3) Does it use some dodgy inner-mode personae that manages to survive
image
rundown?

No.

For anyone following at home, I looked at the code a while back and recall
that it's doable. Personae can survive image rundown.

5) Where does the logfile go?

The webservers log file is where it always is, and records the run
request. The /OUTPUT, /ERROR qualifiers of the RUN command determine
where those log files go. The SUBMIT/USER command causes the log file of
that job to go to the /USER=xxx login directory.

So the webserver "causes a process to be created for user JANEDOE" (and many
other simultaneous users presumably) and channels *all* of the output from
*all* of the processes to the one log file? To spell it out, I'm asking what
you do with the sys$crappy_disk:bullshit_web_process_log.32767 files?

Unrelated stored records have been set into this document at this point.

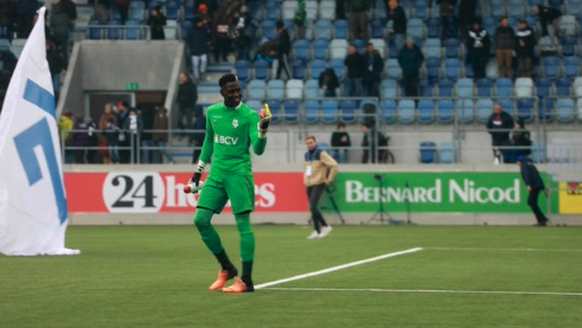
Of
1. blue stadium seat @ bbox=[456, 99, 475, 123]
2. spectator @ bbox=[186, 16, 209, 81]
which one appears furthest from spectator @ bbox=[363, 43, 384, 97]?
spectator @ bbox=[186, 16, 209, 81]

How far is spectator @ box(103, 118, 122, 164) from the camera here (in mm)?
35344

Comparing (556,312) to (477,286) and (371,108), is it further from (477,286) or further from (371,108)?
(371,108)

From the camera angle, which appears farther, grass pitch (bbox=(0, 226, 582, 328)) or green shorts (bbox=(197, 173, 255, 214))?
green shorts (bbox=(197, 173, 255, 214))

6) Has non-interactive logins for (1) user id been clicked over?

Not sure that it's relevant, but "No". The user JANEDOE exists for one
purpose only, to SUBMIT jobs. Her VMS "account" should, maybe by being
CAPTIVE or by other standard issue modifiers, restrict her to berform
only that function.

That's strange, but then I think that not updating the last login time for a
detached job is also strange, so what do I know. Network logins "Yes" this
"No" that "Maybe".

In this our stateless universe,

NO! "Your" stateless universe Wilm "YOUR"! Thus is the world as YOU have
made it. (Or at least perceive it.) Take off your bull*** HTTP blinkers for
a while and smell the coffee! And other mixed metaphors :-)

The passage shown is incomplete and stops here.